Thursday, December 3, 2009

Top-Notch Artists Create Ultimate In ’Fowl Foolery

By Taylor Wilson

It’s sort of a twisted story, really.

Decoys arose out of necessity—for waterfowlers to fool ducks into gun range.

And then, over time decoys became art (and quite collectible art as a matter of a fact).

Then today, well, artists are still designing decoys, and some of their more modern designs are again being designed more for use/necessity than for the showcase or shelf.

For example, Avery Outdoors ( was among the first, if not the first, company to begin manufacturing decoys designed by decoy artists. Indeed, the Memphis-based company’s new life-size Pro-Grade™ duck and goose decoys are designed via the original artwork of World Champion carvers Dick Rhode and Rick Johannesen.

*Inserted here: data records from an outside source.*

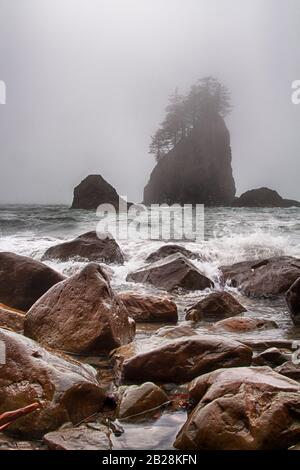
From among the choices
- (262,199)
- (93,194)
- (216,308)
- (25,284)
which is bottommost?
(216,308)

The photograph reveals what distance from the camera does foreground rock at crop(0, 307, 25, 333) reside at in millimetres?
4181

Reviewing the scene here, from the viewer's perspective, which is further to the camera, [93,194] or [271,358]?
[93,194]

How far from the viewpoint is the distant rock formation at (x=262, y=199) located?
43.2 meters

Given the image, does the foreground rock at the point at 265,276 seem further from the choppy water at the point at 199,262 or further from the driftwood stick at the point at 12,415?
the driftwood stick at the point at 12,415

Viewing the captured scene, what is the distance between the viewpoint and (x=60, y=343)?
3846 mm

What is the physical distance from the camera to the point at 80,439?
2266 millimetres

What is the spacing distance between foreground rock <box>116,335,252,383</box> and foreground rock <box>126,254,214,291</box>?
13.8ft

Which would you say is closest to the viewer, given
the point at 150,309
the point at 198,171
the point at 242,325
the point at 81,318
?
the point at 81,318

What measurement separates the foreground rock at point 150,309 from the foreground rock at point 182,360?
1.97 metres

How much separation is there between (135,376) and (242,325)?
1.94 meters

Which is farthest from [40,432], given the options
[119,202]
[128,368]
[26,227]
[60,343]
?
[119,202]

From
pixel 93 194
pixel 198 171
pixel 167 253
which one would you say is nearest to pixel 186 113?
pixel 198 171

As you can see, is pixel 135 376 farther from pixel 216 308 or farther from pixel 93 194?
pixel 93 194

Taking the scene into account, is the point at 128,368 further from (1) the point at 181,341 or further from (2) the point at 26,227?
(2) the point at 26,227
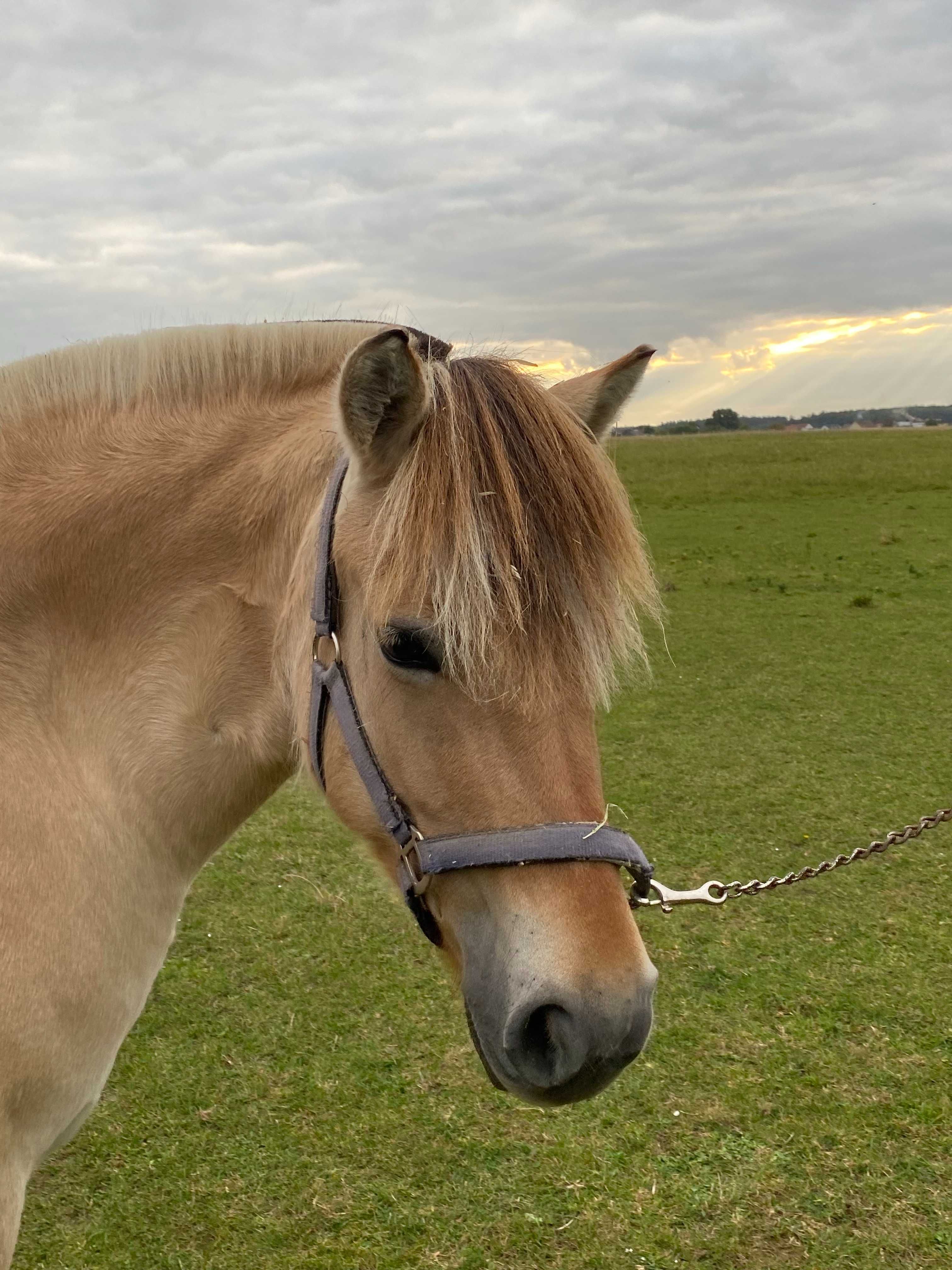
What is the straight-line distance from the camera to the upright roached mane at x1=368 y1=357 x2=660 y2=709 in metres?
1.55

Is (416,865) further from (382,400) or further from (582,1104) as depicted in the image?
(582,1104)

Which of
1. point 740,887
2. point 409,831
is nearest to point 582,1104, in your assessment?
point 740,887

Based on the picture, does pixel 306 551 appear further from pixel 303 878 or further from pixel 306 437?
pixel 303 878

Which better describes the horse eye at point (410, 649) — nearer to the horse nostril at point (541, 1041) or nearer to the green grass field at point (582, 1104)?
the horse nostril at point (541, 1041)

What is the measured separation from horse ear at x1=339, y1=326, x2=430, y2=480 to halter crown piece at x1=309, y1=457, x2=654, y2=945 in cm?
11

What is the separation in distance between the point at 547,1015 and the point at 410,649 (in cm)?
67

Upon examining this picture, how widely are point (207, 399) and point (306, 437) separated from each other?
30cm

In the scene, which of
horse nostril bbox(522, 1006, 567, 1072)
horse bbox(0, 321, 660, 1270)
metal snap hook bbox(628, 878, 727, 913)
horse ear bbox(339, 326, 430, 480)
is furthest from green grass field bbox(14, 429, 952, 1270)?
horse ear bbox(339, 326, 430, 480)

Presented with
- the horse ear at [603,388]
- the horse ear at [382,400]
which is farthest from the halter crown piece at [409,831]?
the horse ear at [603,388]

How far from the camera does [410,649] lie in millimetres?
1598

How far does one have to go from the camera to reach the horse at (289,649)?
5.04 ft

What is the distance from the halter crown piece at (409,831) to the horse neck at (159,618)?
0.13m

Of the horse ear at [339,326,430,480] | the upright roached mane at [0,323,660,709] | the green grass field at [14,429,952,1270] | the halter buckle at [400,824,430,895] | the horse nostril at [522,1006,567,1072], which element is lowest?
the green grass field at [14,429,952,1270]

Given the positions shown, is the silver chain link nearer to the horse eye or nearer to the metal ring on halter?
the horse eye
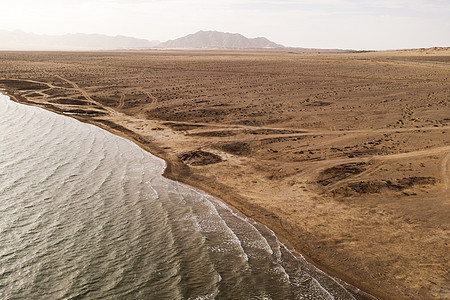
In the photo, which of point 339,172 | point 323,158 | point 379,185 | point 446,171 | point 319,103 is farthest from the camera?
point 319,103

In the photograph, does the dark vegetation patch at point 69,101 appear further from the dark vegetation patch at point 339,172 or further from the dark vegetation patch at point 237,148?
the dark vegetation patch at point 339,172

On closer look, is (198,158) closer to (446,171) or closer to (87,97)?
(446,171)

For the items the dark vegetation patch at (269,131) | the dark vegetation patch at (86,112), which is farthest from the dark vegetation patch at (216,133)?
the dark vegetation patch at (86,112)

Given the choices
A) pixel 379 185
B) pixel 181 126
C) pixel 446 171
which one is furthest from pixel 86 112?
pixel 446 171

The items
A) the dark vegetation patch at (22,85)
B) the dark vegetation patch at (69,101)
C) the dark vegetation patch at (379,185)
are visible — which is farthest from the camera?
the dark vegetation patch at (22,85)

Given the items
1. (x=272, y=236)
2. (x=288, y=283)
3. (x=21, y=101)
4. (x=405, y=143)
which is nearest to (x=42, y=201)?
(x=272, y=236)

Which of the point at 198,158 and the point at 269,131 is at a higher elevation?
the point at 269,131
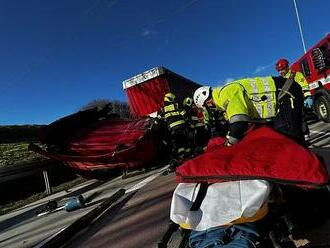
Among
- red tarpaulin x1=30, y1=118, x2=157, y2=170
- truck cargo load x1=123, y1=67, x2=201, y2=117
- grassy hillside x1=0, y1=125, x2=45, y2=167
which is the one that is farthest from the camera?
truck cargo load x1=123, y1=67, x2=201, y2=117

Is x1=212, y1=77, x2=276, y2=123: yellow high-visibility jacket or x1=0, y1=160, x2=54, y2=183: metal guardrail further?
x1=0, y1=160, x2=54, y2=183: metal guardrail

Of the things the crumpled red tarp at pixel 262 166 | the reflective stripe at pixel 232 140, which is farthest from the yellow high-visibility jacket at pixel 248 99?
the crumpled red tarp at pixel 262 166

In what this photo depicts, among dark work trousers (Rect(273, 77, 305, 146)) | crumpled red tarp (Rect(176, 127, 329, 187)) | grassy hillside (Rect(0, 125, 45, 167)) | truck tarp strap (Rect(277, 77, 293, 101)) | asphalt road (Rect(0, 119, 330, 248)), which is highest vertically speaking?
grassy hillside (Rect(0, 125, 45, 167))

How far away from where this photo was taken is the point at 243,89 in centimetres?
453

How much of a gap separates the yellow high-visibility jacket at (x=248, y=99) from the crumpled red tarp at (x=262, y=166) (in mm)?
859

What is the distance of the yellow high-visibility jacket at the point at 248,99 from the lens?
4.38m

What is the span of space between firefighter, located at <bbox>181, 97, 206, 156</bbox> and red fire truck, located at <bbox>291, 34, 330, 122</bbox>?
3.26 metres

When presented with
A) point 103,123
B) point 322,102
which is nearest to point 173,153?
point 103,123

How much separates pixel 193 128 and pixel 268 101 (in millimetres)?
6864

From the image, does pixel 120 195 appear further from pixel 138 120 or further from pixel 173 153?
pixel 138 120

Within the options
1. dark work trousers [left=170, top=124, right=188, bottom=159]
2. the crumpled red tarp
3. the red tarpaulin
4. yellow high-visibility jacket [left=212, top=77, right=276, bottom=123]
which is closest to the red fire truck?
dark work trousers [left=170, top=124, right=188, bottom=159]

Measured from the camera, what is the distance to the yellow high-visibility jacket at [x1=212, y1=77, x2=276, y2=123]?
4378 mm

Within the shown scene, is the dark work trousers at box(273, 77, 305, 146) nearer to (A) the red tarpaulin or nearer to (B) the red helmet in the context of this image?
(B) the red helmet

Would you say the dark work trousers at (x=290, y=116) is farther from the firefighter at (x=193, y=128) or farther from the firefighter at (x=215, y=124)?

Of course, based on that kind of creation, it is understandable that the detail is amazing (as well as, well, artistic). There are many various species in the line, all designed with a variety of unique body styles and head positions. For example the GHG Pro-Grade mallards have 12 body styles ranging from actives, resters, sleepers, surface feeders, skimmers and etc.

The GHC Pro-Grade specklebelly and Canada goose shells have five body styles.

And again, the detail in design and color is amazing.

“Are such measures needed to fool a duck?” That might be the question for some.

And one answer might be: “well, you don’t get much more realistic than this and not risk hunting over live decoys.” (And that might be true.)

Seeing these designer decoys on the water for the first time, hunters certainly have to look twice, and I imagine real ducks do, too.

True, sometimes it may not be needed. If a duck wants to be somewhere, if the weather is just right, well, it may not matter. They may land on a black jug like I hunted over as a kid.

But then on other days (and I think there are a lot more of these), the difference may very well be in the details.

In the Mid-South, we hunt ducks that are shot at for many miles before they even get to us. And if something isn’t “right” flocks are not likely to even give us a second look. The more real, the better the deal.

So designer decoys…there you have it. Something to think about and add to your duck hunting arsenal.